A winter storm event — including heavy sleet, heavy snow, ice storm, heavy snow and/or blowing snow — occurs when accumulation is expected to meet or exceed local winter storm warning criteria in the next 12 to 36 hours.
For most of New York the winter storm warning criteria for snow is 7 inches or more in 12 hours or less; or 9 inches or more in 24 hours covering at least 50 percent of the zone or encompassing most of the population. The criteria for ice is 1/2 inch or more over at least 50 percent of the zone or encompassing most of the population.
Normally, a Winter Storm Watch will be issued in advance of the warning. This indicates the risk of a hazardous winter weather event has increased with at least a 50% chance of it occurring. At this time the occurrence, location, and timing is still somewhat uncertain. It is intended allow enough lead time for people make plans to stay safe.
Under specific conditions, a Blizzard Watch may be also issued. A Blizzard Watch or Warning indicates that blizzard conditions — low visibility of less than 1/4 mile due to falling and/or blowing snow and winds of at least 35 mph — are possible or expected for at least 3 hours.

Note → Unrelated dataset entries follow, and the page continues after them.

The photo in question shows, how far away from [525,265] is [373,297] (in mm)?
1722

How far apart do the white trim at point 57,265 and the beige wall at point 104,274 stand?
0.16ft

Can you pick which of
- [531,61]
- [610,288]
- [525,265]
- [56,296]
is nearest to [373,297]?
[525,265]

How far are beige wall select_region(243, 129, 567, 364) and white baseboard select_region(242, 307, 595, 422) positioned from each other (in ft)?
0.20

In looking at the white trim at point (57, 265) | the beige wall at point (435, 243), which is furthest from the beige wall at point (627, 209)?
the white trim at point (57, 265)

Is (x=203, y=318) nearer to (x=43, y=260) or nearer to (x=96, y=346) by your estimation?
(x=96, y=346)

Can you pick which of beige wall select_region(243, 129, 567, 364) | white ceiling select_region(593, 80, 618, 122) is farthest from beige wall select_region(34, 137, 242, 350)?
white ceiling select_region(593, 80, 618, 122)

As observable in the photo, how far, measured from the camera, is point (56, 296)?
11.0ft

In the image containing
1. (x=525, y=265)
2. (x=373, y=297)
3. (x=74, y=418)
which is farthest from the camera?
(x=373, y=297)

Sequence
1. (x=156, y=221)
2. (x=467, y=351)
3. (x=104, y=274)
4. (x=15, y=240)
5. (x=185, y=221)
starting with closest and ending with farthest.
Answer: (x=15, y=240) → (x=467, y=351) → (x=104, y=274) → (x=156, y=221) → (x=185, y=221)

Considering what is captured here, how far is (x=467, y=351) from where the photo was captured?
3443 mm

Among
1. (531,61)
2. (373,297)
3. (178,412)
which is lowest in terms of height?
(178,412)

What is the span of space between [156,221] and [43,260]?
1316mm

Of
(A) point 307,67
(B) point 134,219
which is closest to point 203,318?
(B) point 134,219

As the winter event becomes imminent, a watch will normally be upgraded to either a warning or an advisory which indicates an 80% or greater probability of occurrence. A warning indicates that conditions pose a threat to life or property, and that travel will become difficult to impossible. An advisory indicates conditions pose a significant inconvenience, and if caution is not exercised, could lead to situations that may threaten life or property.